ーside遥香ー

私は、あれから2日に1回の治療を始め、段々と発作がよくなってきて1週間に1度の通院になった頃だった。

いつも通り、今日も普通に診察を受けて帰るはずだった。

なのに…
まさかあんなことになるなんて思ってもいなかった。

いつも通り、待合室で名前を呼ばれるのを待っていた。

すると、病院中に漂うきつい香水の香り。
匂いがきつくて呼吸が苦しくなる。

だけどこの匂い知ってる。
懐いけど私が1番嫌いな匂い。

これは、母親の香りだから。

まさか…
まさかね。
こんな所にいるはずないよね。
きっと考えすぎなだけ。

すると、後ろから声がした。

「遥香ー?」

聞き覚えのある声。
聞きたくもない声。
今まで忘れかけていた声。

振り向いたら全てが終わる気がした。
私は、壊れてしまう。
そう感じた。

そんなことを考えいると、

「白石遥香さん。第3診察室へお入り下さい。」

と呼ばれた。

動きたいのに動けない。
強い金縛りにあったみたいに私はその場に固まり、しゃがみこんでいた。

そして、両肩を触られ、

「やめて!」

そう叫んでいた。

怖くて、あなたの手が怖くて。

「遥香?何言ってるのよ。お母さんでしょ。」

母親?
今更私に何の用?

「何…しに来たんですか…」

「なーにかしこまってるのよ。あんたを迎えに来たの。」

迎えに来た?
何言ってるの?
今更…
私に関わらないで!

「遥香!?」

中々診察室に入らなかったから、私の異変に気づいてくれて尊がとっさに私を抱きしめた。

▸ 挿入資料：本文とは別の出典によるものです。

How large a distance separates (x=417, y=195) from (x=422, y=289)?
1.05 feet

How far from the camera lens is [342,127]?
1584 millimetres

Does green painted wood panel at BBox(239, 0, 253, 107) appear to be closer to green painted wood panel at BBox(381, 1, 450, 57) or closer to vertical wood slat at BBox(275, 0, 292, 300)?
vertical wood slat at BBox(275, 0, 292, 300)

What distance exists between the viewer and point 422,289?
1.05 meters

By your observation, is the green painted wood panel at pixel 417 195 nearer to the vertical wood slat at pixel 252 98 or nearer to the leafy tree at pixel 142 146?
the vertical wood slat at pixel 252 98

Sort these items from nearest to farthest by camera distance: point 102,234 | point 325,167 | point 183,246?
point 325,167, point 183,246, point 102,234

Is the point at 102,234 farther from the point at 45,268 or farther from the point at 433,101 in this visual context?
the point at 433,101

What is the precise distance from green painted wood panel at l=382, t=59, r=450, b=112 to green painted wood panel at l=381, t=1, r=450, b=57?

でも、安心できるはずのこの温もりが怖くて、頭が真っ白になっている私にはみんなが敵に見えて、母親の元へ連れ戻されるって思って、尊のことまで突き放した。

「触んないで!」

「遥香、落ち着いて。俺だ。大丈夫、安心しろ。」

私は、尊の声が今は聞き流されていった。

それでも尊は震える私を抱きしめ、背中をさすってくれた。

「近藤さん!ペーパーバックだ。至急、紙袋持ってきて!あと、喘鳴もあるから吸入器も!」

「遥香、俺がついてるから大丈夫だからな。」

尊のその言葉を最後に私は意識を手放した。